Aber es gibt Ereignisse im Leben einer Autofahrerin, da versagt diese fabelhafte Erfindung. Das passiert in der Regel in einsamen Gegenden, mit fast leerem Tank und wenn man es eilig hat. Solche Situationen beweisen dann, dass Männer und Frauen nicht zusammenpassen. Jedenfalls nicht, wenn es um Orientierung geht. Fragen Sie niemals, wirklich niemals einen Mann nach dem Weg!

Kürzlich war ich unterwegs nach Oberweißbach. Ein dienstlicher Termin, ich fuhr sehr entspannt los. Herr Tomtom sagte, wo’s lang geht. Bis ich an ein Schild kam, wo „Umleitung“ nach  irgendwo draufstand. Kein Problem, dachte ich. Hab ja Herrn Tomtom.

Der führte mich geradewegs auf einen Bagger zu. Dann war der Weg zu Ende. Links Wald, rechts Wald, und davor auch Wald. Herr Tomtom schwieg. Ich kroch im Rückwärtsgang bis zum nächsten Holzeinschlagplatz und wendete dort. Herr Tomtom hatte inzwischen die Sprache wiedergefunden und befahl umgehendes Wenden. In sehr autoritärem Ton übrigens. Dort war aber nur die Straße mit dem Bagger. Männer, sogar wenn sie Tomtom heißen, sind eben nur eingeschränkt flexibel. Ich beschloss, ihn zu ignorieren und mich an die Grundtugenden der weiblichen Orientierung zu erinnern. Ich beschloss, nach dem Weg zu fragen.

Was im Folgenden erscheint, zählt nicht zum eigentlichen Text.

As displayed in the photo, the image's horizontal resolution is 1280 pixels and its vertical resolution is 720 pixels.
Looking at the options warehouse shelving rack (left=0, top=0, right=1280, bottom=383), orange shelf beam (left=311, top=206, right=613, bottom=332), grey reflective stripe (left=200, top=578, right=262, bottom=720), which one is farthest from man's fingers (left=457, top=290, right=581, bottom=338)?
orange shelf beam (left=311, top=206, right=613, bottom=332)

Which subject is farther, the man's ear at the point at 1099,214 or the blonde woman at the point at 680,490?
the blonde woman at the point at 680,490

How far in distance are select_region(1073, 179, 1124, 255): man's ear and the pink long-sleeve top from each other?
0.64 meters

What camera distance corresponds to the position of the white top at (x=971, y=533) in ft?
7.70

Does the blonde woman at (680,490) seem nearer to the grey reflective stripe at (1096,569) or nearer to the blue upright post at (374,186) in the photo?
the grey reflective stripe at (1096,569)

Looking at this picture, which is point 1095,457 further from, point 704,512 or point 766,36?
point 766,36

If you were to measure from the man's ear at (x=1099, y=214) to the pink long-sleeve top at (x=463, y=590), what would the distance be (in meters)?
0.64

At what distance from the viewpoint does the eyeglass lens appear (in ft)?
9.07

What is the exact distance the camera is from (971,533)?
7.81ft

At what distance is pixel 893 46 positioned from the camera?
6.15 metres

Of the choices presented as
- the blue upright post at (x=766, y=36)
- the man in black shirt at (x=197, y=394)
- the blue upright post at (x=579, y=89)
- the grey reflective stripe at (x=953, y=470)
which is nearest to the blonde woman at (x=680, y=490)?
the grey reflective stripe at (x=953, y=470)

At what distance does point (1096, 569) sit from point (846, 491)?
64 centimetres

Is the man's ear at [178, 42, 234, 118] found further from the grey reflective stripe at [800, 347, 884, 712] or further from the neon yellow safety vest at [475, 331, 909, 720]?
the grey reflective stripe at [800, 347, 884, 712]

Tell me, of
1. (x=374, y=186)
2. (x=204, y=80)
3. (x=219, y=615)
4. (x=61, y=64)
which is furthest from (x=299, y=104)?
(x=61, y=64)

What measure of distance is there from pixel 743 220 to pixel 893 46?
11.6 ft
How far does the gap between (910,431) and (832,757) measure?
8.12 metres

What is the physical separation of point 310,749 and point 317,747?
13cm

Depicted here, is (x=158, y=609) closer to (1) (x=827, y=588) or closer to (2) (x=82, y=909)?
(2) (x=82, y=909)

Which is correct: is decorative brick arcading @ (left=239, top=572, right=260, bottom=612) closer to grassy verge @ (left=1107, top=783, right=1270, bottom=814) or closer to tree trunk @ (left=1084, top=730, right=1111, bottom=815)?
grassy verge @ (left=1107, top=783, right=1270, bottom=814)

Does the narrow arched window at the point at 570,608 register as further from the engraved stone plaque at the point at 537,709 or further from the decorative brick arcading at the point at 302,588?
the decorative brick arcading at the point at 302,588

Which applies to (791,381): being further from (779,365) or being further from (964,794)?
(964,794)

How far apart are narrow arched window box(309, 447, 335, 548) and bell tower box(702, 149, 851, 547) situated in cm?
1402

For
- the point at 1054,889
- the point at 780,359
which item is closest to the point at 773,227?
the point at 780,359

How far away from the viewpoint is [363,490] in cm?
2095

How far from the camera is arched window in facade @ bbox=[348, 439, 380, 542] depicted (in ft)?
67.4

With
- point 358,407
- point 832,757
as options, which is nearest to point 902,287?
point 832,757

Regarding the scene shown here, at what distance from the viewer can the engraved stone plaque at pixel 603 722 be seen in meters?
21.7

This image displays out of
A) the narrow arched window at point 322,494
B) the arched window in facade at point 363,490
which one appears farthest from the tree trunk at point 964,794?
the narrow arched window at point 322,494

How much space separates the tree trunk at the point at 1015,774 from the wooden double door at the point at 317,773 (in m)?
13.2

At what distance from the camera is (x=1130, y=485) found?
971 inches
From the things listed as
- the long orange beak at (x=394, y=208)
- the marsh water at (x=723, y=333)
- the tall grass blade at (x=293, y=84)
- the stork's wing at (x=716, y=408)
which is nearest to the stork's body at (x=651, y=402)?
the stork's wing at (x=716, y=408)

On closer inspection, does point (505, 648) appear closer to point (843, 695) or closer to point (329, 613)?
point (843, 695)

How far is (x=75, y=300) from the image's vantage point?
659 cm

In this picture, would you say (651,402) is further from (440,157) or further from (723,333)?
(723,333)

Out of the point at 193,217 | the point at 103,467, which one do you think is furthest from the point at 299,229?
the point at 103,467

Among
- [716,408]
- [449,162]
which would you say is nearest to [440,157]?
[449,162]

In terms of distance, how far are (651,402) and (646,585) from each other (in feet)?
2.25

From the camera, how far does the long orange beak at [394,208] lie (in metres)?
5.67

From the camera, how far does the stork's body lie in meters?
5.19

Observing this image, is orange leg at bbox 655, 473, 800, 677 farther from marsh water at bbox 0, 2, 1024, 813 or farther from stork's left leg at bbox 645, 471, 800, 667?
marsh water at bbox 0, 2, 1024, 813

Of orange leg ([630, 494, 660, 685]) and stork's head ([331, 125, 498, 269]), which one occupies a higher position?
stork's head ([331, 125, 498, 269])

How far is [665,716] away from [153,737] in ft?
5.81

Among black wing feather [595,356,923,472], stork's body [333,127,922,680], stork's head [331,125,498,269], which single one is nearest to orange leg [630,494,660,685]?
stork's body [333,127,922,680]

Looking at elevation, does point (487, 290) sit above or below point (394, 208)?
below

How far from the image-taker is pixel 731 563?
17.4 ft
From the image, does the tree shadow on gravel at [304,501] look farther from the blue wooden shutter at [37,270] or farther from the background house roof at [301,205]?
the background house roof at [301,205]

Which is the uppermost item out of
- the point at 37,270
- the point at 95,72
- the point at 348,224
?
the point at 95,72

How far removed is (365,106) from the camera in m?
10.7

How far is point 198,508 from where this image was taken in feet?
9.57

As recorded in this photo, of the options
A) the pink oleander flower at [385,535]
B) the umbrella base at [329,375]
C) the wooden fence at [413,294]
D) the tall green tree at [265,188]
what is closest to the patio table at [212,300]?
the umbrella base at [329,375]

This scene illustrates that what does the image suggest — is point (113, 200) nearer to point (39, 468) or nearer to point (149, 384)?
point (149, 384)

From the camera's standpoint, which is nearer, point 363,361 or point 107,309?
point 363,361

Der erste Mann stand vor dem Gartentor. Ich setzte das Hilfe-ich-hab-mich-verfahren-Gesicht auf und drückte den Fensterheber. Kein Problem. Die Straße lang bis sie auf die B sowienoch mündet, dann bis zur übernächsten Kreuzung bis Abzweig links, den aber überfahren und den übernächsten links nehmen und dann immer rechts halten. Ich fuhr los. Von der Erklärung hatte ich nur noch „immer rechts halten im Kopf“. Unterwegs fuhr ich in zwei Sackgassen, schrammte über die Wurzeln einer riesigen Dorflinde, blieb einmal in einer Sackgasse stecken. Nachdem ich zum dritten Mal am selben Kirchturm vorbei rollte, hielt ich Ausschau nach Ortskundigen.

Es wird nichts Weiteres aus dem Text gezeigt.